Monday, November 01, 2010

Missing Mom

We buried Mom today (now yesterday). It was okay, I guess. I picked out her favourite coat and Meg and I got a cute soft hat for her that looked adorable. She would have loved it.

I can't talk more about this right now. My heart hurts. I miss her so much.

So then we drove four hours to Baton Rouge to have dinner at my SiL's parents' home, and on the way we stopped for gas, and I saw a black cat with a hurt paw. My brother (whom we were following) was upset, but under the pretence of buying cigarettes, I bought a can of cat food at the gas station and asked the clerk about the cat. She said the cat's paw has been hurt for 'a minute' (which I guess is Southern for 'some time'), and it lives with other cats in the woods behind the gas station. A lady feeds them every day and tries to catch Mr Wounded Paw. I looked to the side of the station and saw fresh paper plates and a big round tinfoil baking pan of water where the cats are fed, so I opened my can and set it there, and Wounded Paw came over and ate. On a Saturday out in the sticks, there was little else I could do. I hope WP gets trapped, and I feel bad over not being able to have done anything other than feed him.

If it had been Mom and I, we'd have tried to get him.

Butsoanyway.

When we got to Baton Rouge, we got led to my SiL's parents' home in the Garden District, and then got take-away from George's, which was nice (catfish po boy = doubleplus good), and it made me sad to think of how Mom would have enjoyed the trip, the food, the adventure...all the things she loved.

So now Meg and I are at a casino hotel, and I am sad. After the funeral I tried texting This Guy and got no response, so after we got to the hotel, I tried to phone him and at first he sounded really annoyed that I'd awakened him, so I said I would just phone tomorrow, then he started with the 'no, talk to me, blah blah' stuff, and I just told him I was fine and ttyl and crap. Then I go to update my Facebook status and pull up his page, and he went to...

omfg, I just fell asleep and slept for three hours and just woke up with hideous indigestion and a sore throat. :-/

Anyway, as I was saying, he posted pictures of a local university's football game, and it appears he went there with another woman, one whom I personally do not know, but one who is FB-friended with him (I fucking hate Facebook),and with whom he has exchanged flirty comments in the past (which I pretended to not have read). So while I will allow that he has no business being in mourning, that the very fact that he is with some woman (who looks like a stripper, IMO) while I am away and being ripped emotionally apart by memories of all the things with my mother that were beyond my control and tormenting to me (no one should ever have to hear their own mother cry in delirium for *her* mother's help, for example, not that he knows that 'cos he has, oh, ASKED or anything) suggest that at the very least, it is an inappropriate way to conduct oneself, and indicates that he may not actually give a damn about me at all, or has seized upon this opportunity to 'show' me, or whatnot. I think that when I phoned, he was guilted into waking up and trying to talk to me and for all I know still had that woman over, or something.

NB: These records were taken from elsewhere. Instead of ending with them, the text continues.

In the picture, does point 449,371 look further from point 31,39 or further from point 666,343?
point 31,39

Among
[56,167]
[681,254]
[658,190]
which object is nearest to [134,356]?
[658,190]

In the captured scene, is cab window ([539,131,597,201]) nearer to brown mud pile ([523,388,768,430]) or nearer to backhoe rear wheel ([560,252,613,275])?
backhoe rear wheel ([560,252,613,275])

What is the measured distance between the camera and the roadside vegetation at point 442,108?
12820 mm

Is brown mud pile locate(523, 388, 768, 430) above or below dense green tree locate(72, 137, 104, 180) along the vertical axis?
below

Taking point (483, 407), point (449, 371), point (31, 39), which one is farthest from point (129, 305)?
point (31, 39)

I guess that what I am trying to say is so much for him. I am not beautiful or anything great, but I am a human being who feels things very deeply, and deserves treatment better than this from someone who professes to love me. So oh-well.

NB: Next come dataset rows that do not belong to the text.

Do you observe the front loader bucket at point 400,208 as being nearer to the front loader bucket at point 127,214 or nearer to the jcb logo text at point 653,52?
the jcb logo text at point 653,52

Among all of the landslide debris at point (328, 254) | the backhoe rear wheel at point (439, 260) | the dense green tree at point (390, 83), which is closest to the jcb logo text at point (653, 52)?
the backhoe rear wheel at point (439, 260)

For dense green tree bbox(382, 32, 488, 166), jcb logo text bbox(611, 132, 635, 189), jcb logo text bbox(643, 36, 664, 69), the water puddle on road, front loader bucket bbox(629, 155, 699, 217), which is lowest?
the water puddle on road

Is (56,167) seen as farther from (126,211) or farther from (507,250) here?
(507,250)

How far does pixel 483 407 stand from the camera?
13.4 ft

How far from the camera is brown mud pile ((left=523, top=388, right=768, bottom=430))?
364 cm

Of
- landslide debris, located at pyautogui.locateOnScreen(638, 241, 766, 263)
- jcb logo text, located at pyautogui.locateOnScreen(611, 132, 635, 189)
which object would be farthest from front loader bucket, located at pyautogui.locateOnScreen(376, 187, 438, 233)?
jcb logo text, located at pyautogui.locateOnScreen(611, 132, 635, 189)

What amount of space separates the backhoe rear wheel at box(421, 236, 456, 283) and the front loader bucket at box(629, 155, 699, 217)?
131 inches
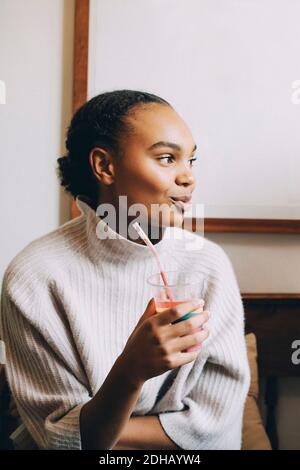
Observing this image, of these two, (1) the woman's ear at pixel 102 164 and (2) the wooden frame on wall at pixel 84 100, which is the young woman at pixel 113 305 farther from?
(2) the wooden frame on wall at pixel 84 100

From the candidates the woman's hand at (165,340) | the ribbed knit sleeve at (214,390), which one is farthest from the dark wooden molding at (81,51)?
the woman's hand at (165,340)

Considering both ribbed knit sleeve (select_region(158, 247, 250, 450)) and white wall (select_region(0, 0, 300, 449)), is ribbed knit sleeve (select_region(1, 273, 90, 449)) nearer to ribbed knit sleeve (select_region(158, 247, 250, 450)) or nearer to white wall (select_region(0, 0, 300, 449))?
ribbed knit sleeve (select_region(158, 247, 250, 450))

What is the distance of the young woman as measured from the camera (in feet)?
2.25

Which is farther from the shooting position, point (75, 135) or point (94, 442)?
point (75, 135)

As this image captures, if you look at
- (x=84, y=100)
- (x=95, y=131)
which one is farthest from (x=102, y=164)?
(x=84, y=100)

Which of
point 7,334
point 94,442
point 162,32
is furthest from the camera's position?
point 162,32

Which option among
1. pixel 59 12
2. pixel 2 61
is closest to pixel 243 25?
pixel 59 12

And so I sit here in bed in St. Whatthefuck parish, a single woman with a dead mom and hellacious indigestion. Bleurgh.

Oh, guys... My mother was so wonderful that I wish it didn't tear my heart out to talk about her right now. I mean, I am not being unwarrantedly nostalgic; the woman was crazy as a loon, and possibly one of the most negligent mothers on Earth, but she was intelligent, funny, loving in her own way, and I wouldn't trade her for anything.

I have to try to sleep more; I took two Tagamet (jes, my indigestion is *that* bad) and am cold...so I am going to try to get sleep. I miss my mother. Hugs and love to you.


- Posted using SomeBlogApp that I don't know how to use. o_O

2 comments:

Unknown said...

Oh, dear. I love your writing. I ache for you dealing with the loss of your mom. My dad's been dead four years this spring and my friends and I who've lost dads (quite a few, and I am 29) refer to ourselves as being in the "Dead Dads Club". So welcome to the "Dead Moms Club". Mourn in whatever way comes most naturally to you, there is no right way of course. And don't feel as if you're boring your readers when you write about your grief; you are not. I don't know her of course, but I am glad she is buried in her favorite coat and a cute hat. These things are important. The last ways to love someone. Good luck.

Scott Johnson said...

Someone with the nerve to make use of the L-word and then act in that dismissive way is someone you will be happier without. I'm sorry for your suffering; I kind of understand. My mom was parsecs from ideal, but losing her was like losing part of myself. Hang in there and give yourself time to heal.